===== ENTRIES
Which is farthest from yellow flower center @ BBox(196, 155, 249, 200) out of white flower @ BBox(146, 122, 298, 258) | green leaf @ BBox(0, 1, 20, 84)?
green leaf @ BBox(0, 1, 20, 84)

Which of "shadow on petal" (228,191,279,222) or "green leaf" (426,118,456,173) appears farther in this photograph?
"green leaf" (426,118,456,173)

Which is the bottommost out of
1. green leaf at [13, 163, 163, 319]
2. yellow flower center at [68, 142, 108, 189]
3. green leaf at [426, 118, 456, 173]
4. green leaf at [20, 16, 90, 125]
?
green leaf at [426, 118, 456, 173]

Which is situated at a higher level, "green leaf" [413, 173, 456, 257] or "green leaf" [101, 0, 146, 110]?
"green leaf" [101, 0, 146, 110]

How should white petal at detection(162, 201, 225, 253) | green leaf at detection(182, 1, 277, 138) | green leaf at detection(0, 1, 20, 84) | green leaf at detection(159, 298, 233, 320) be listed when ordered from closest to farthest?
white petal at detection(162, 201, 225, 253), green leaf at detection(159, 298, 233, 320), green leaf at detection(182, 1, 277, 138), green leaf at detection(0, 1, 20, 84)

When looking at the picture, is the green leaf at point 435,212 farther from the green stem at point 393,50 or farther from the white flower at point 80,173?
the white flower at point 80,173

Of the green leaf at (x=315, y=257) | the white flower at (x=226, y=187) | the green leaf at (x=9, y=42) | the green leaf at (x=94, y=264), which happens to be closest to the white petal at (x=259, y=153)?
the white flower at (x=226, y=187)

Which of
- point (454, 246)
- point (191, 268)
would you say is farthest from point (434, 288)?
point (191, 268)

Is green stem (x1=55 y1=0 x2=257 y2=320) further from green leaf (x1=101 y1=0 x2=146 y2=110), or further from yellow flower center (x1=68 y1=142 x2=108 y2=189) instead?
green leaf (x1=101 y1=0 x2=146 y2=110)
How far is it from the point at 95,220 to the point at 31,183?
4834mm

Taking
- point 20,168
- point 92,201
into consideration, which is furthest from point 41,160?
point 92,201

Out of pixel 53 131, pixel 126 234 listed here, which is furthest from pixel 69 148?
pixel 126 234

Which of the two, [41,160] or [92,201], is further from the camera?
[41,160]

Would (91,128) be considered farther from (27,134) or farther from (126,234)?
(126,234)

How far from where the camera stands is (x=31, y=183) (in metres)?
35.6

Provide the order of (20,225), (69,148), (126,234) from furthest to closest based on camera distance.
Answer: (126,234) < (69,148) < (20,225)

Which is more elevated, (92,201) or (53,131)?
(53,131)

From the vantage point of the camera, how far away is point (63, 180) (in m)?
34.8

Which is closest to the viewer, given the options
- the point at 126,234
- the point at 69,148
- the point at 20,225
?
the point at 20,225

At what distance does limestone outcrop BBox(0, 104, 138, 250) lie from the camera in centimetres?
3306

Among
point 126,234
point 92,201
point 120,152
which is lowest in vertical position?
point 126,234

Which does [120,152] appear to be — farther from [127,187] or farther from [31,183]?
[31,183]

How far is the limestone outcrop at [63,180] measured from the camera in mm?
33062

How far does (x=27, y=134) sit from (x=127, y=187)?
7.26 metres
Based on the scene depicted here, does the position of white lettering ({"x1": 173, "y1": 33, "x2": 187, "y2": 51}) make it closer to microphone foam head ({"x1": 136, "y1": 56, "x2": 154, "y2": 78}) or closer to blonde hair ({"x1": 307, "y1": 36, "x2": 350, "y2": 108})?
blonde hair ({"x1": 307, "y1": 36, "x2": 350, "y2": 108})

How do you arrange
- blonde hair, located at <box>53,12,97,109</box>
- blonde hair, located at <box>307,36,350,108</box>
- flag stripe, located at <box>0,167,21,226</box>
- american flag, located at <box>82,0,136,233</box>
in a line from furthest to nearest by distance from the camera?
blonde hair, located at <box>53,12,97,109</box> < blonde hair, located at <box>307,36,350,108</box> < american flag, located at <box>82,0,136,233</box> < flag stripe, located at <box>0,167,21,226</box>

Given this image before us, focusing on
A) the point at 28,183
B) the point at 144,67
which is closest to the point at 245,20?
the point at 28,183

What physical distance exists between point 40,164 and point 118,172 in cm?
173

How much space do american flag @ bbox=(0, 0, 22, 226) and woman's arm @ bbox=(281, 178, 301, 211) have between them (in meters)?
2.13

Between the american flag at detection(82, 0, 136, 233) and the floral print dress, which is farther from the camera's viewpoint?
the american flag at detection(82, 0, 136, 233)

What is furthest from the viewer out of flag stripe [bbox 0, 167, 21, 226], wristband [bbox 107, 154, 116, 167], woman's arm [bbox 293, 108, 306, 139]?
==========
DO THIS.
Retype the listing. Match it exactly.

WORKED SOLUTION.
Which is farthest from yellow flower center @ BBox(196, 155, 249, 200) out of white flower @ BBox(146, 122, 298, 258) | green leaf @ BBox(0, 1, 20, 84)?
green leaf @ BBox(0, 1, 20, 84)

Which of "shadow on petal" (228,191,279,222) or "green leaf" (426,118,456,173) appears farther in this photograph?
"green leaf" (426,118,456,173)

Which is the bottommost out of
1. green leaf at [13, 163, 163, 319]
2. yellow flower center at [68, 142, 108, 189]
3. green leaf at [426, 118, 456, 173]
4. green leaf at [20, 16, 90, 125]
?
green leaf at [426, 118, 456, 173]

Which is situated at a higher level, "green leaf" [413, 173, 456, 257] or "green leaf" [101, 0, 146, 110]?
"green leaf" [101, 0, 146, 110]

How should white petal at detection(162, 201, 225, 253) | green leaf at detection(182, 1, 277, 138) | green leaf at detection(0, 1, 20, 84) | green leaf at detection(159, 298, 233, 320) be listed when ordered from closest to farthest?
white petal at detection(162, 201, 225, 253), green leaf at detection(159, 298, 233, 320), green leaf at detection(182, 1, 277, 138), green leaf at detection(0, 1, 20, 84)

When looking at the picture, is the green leaf at point 435,212 farther from the green stem at point 393,50 or farther from the white flower at point 80,173?
the white flower at point 80,173

Of the green leaf at (x=315, y=257) | the white flower at (x=226, y=187) | the green leaf at (x=9, y=42) | the green leaf at (x=94, y=264), which happens to be closest to the white petal at (x=259, y=153)?
the white flower at (x=226, y=187)

Which of
- point (454, 246)
- point (191, 268)
would you say is farthest from point (434, 288)?
point (191, 268)

Is green stem (x1=55 y1=0 x2=257 y2=320) further from green leaf (x1=101 y1=0 x2=146 y2=110), or further from yellow flower center (x1=68 y1=142 x2=108 y2=189) instead?
green leaf (x1=101 y1=0 x2=146 y2=110)
How far is it from the point at 95,220 to the point at 31,183?
4834mm

Taking
- point 20,168
- point 92,201
into consideration, which is furthest from point 41,160?
point 92,201

Out of pixel 53 131, pixel 126 234 listed here, which is furthest from pixel 69 148?
pixel 126 234

Which of the two, [41,160] or [92,201], is further from the camera?
[41,160]

Would (91,128) be considered farther from (27,134) or farther from (126,234)?
(126,234)

How far from where the camera stands is (x=31, y=183) (in metres)?
35.6

Provide the order of (20,225), (69,148), (126,234) from furthest to closest based on camera distance.
Answer: (126,234) < (69,148) < (20,225)

Which is more elevated, (92,201) or (53,131)?
(53,131)

From the vantage point of the camera, how far away is point (63, 180) (in m)?
34.8

Which is closest to the viewer, given the options
- the point at 126,234
- the point at 69,148
- the point at 20,225
?
the point at 20,225

At what distance does limestone outcrop BBox(0, 104, 138, 250) lie from the camera in centimetres?
3306

Among
point 126,234
point 92,201
point 120,152
which is lowest in vertical position?
point 126,234

Which does [120,152] appear to be — farther from [127,187] or farther from [31,183]?
[31,183]

How far is the limestone outcrop at [63,180] measured from the camera in mm?
33062

How far does (x=27, y=134) sit from (x=127, y=187)?
7.26 metres
Based on the scene depicted here, does the position of white lettering ({"x1": 173, "y1": 33, "x2": 187, "y2": 51}) make it closer to microphone foam head ({"x1": 136, "y1": 56, "x2": 154, "y2": 78}) or closer to blonde hair ({"x1": 307, "y1": 36, "x2": 350, "y2": 108})?
blonde hair ({"x1": 307, "y1": 36, "x2": 350, "y2": 108})

How do you arrange
- blonde hair, located at <box>53,12,97,109</box>
- blonde hair, located at <box>307,36,350,108</box>
- flag stripe, located at <box>0,167,21,226</box>
- american flag, located at <box>82,0,136,233</box>
in a line from furthest to nearest by distance from the camera?
blonde hair, located at <box>53,12,97,109</box> < blonde hair, located at <box>307,36,350,108</box> < american flag, located at <box>82,0,136,233</box> < flag stripe, located at <box>0,167,21,226</box>

Given this image before us, focusing on
A) the point at 28,183
B) the point at 144,67
which is closest to the point at 245,20?
the point at 28,183

What physical distance exists between point 40,164 and point 118,172 in cm?
173

How much space do american flag @ bbox=(0, 0, 22, 226) and woman's arm @ bbox=(281, 178, 301, 211) have between them (in meters)?
2.13

Between the american flag at detection(82, 0, 136, 233) and the floral print dress, which is farther from the camera's viewpoint?
the american flag at detection(82, 0, 136, 233)

What is furthest from the viewer out of flag stripe [bbox 0, 167, 21, 226], wristband [bbox 107, 154, 116, 167], woman's arm [bbox 293, 108, 306, 139]?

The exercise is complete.